Travail demandé
(1) Relevez tous les articles de la Loi relative aux contrats de travail cités dans la note sur le licenciement des travailleurs âgés à l'âge de la pension.
(2) D'après la note sur le licenciement des travailleurs âgés à l'âge de la pension, à quelle date la Cour constitutionnelle a-t-elle rendu son arrêt ?
(3) Reprenez la note sur le licenciement des travailleurs âgés à l'âge de la pension à partir de sa dernière phrase.

Texte de la page
******
07/12/10

Des travailleurs âgés licenciés à l’âge de la pension: encore possible?

Règle

L'article 83, § 1 de la Loi relative aux contrats de travail permet de mettre fin au contrat de travail à durée indéterminée d'un employé qui atteint l'âge légal de la pension, moyennant un délai de préavis de trois mois (ancienneté < 5 ans) ou de six mois (ancienneté > 5 ans).
Ce délai de préavis est souvent bien plus court que le délai de préavis normal qui aurait dû être appliqué en vertu de l'article 82 de la Loi relative aux contrats de travail.
 
Violation du principe d’égalité?

La question se pose de savoir si la règle permettant de licencier un travailleur qui atteint l'âge de la retraite moyennant un délai de préavis réduit ne viole pas le principe d'égalité.
La Cour constitutionnelle a considéré que tel n'était pas le cas, dans son arrêt du 30 septembre 2010.
Selon la Cour, la différence de traitement repose sur un critère objectif, l'âge de l'employé. La Cour fait remarquer que la règle des délais de préavis réduits à partir de l'âge de 65 ans est intrinsèquement liée au fait d'atteindre l'âge normal de la pension, auquel le travailleur peut normalement revendiquer une pension de retraite complète.
La différence de traitement est en outre légitime. Les délais de préavis réduits sont en fait une compensation de la règle selon laquelle est nulle une condition résolutoire contenue dans un contrat de travail qui prévoirait que le fait d'atteindre l'âge légal de la pension met fin au contrat de travail (article 36 de la Loi relative aux contrats de travail). Par cette disposition, le législateur a voulu mieux protéger l'employé sur le point d'atteindre l'âge légal de la pension.
La conséquence de cette disposition pourrait cependant signifier pour l'employeur, qu'un travailleur qui atteint l'âge de la pension et qui travaille déjà depuis longtemps dans la même entreprise, ne pourrait être licencié que moyennant un délai de préavis très long. L'article 83, § 1 de la Loi relative aux contrats de travail veut éviter cela et rendre plus facile l‟emploi après l'âge de la pension.

Enfin, la Cour considère que la différence est raisonnable. L'application de délais de préavis réduits est uniquement possible lorsque le travailleur approche de l'âge de 65 ans. De plus, l'employeur n'est pas tenu d'appliquer les délais de préavis réduits.

Discrimination basée sur l’âge?

N'a pas encore été tranchée la question de savoir si les délais de préavis réduits sont également compatibles avec l'interdiction des discriminations basées sur l'âge.
******
Extrait de données
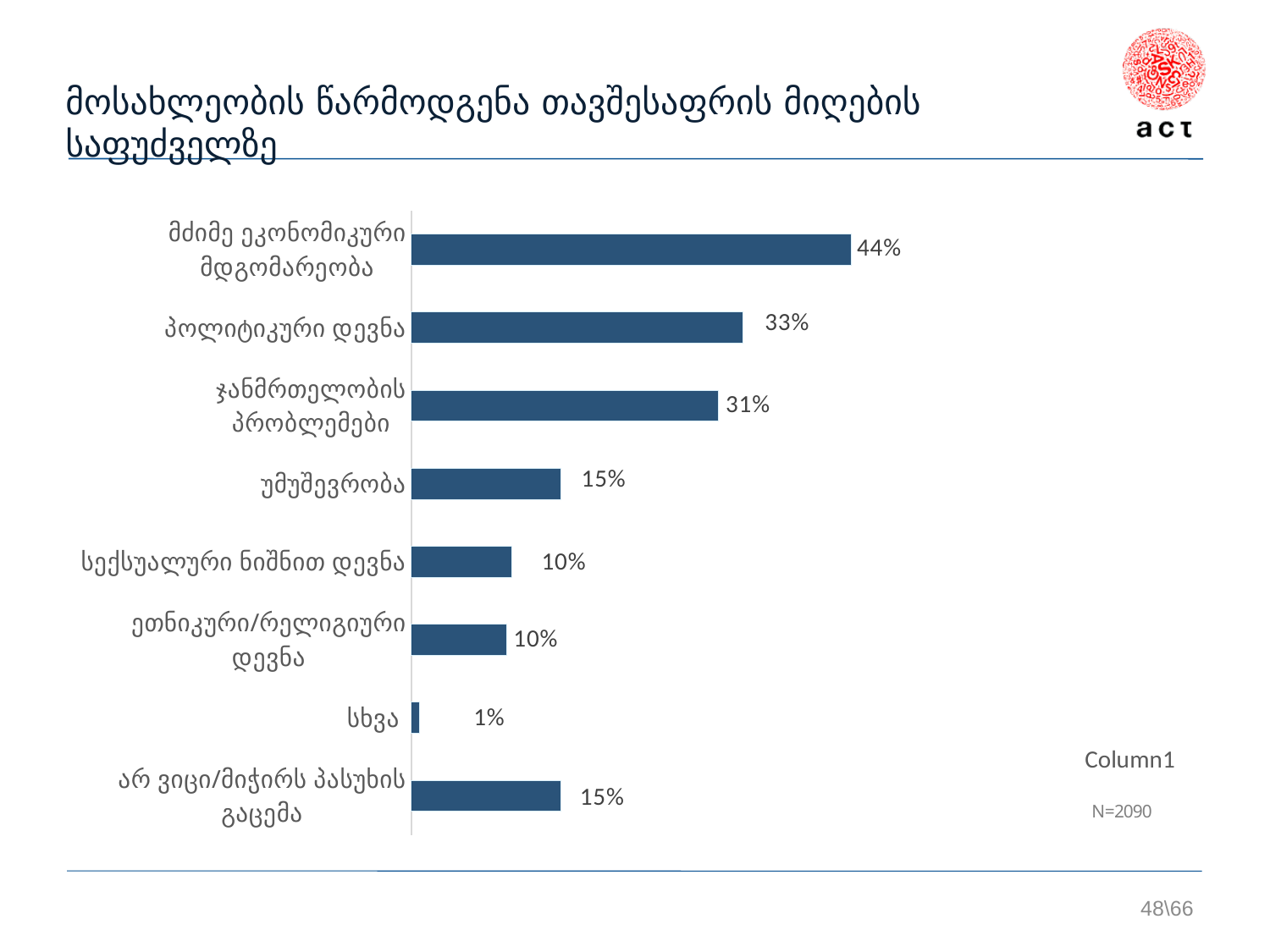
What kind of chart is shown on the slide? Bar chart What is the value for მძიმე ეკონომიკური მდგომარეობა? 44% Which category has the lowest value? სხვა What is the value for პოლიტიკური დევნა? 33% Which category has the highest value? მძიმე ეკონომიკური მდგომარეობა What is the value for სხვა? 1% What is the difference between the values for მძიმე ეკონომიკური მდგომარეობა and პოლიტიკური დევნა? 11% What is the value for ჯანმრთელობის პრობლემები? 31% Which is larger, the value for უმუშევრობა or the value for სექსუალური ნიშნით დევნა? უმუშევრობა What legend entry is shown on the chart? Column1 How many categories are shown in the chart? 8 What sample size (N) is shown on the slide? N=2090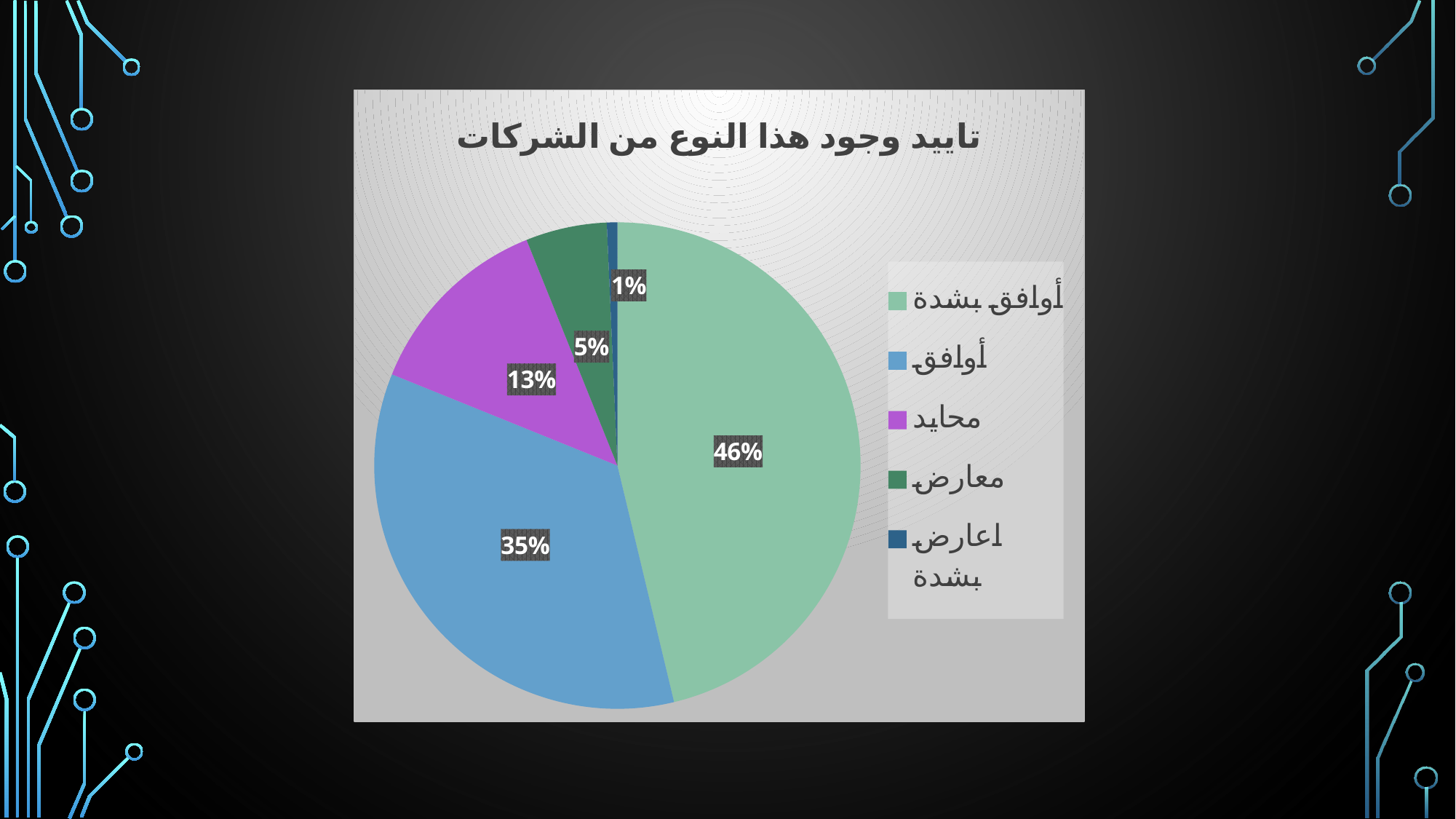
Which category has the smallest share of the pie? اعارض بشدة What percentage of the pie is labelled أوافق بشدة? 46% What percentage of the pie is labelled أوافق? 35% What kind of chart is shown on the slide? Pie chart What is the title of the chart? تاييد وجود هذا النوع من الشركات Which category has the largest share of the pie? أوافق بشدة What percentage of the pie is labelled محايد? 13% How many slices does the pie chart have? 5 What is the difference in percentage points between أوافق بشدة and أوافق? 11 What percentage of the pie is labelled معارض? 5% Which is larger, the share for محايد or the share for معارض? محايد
******
Réponses fournies
(1)
- Article 83, § 1
- Article 82
- Article 36

(2) Le 30 septembre 2010.

(3)
La Cour constitutionnelle est d'avis, avec renvoi vers l'article 6, §1, premier alinéa de la Directive 2000/78/CE du Conseil du 27 novembre 2000 portant création d'un cadre général en faveur de l'égalité de traitement en matière d'emploi et de travail, que des différences de traitement sur base de l'âge ne constituent pas des discriminations si elles sont justifiées objectivement et raisonnablement dans le cadre de la législation nationale, par un but légitime et que les moyens mis en oeuvre pour atteindre ce but sont proportionnés et nécessaires. Cela semble être effectivement le cas, tel qu'il apparaît de la motivation de la Cour.
 
Que dit l’Europe?

La Cour de justice est finalement la seule juridiction qui pouvant vraiment juger de la compatibilité des délais de préavis réduits avec l'interdiction des discriminations fondées sur l'âge.
La Cour s'est prononcée deux fois, le 12 octobre 2010, sur la rupture du contrat de travail à l'âge de la pension et la discrimination basée sur l'âge. Cette jurisprudence donne déjà des arguments pour défendre qu'il ne s'agisse pas d'une discrimination basée sur l'âge.
Dans une première affaire (allemande) (Rosenbladt, C-45/09), la Cour a jugé que la clause d'une convention collective de travail qui met automatiquement fin au contrat de travail au moment où est atteint l'âge de la pension et où naît le droit à la pension de vieillesse, ne constitue pas nécessairement une discrimination fondée sur l'âge. De telles clauses offrent aux employeurs d'une part, une flexibilité dans la gestion du personnel et d'autre part, une stabilité d'emploi ainsi qu'une perspective de pension à long terme aux travailleurs. De cette manière, elles forment un équilibre entre des intérêts divergents mais légitimes dans le contexte des relations de travail, en lien étroit avec les choix politiques sur le plan des pensions et de l'emploi.
Dans une seconde affaire (danoise) (Andersen, C-499/08), la Cour a à nouveau considéré que le fait qu‟un travailleur se prive d'une indemnité de licenciement au motif qu'il peut recevoir une pension de vieillesse payée par l'employeur, constitue bien une discrimination basée sur l'âge.

En ne permettant pas que l'indemnité de licenciement soit payée à un travailleur qui, bien qu'il entre en compte pour le paiement d'une pension de vieillesse par l'employeur, souhaite néanmoins refuser temporairement de recevoir cette pension pour poursuivre sa carrière, la règlementation va au-delà de ce qui est nécessaire pour tenter d'atteindre des objectifs sur le plan de la politique sociale, et n'est donc pas justifiée.
Il apparaît clairement de ces deux affaires que la Cour ne permet pas seulement aux Etats membres une large possibilité de choix afin de réaliser les objectifs de politique de l'emploi et de politique sociale, mais également que les mesures permettant d'atteindre ces objectifs peuvent être diverses.
Sur cette base, il ne serait pas illogique que la Cour, si elle devait juger de la situation belge, arrive à la même conclusion que la Cour constitutionnelle.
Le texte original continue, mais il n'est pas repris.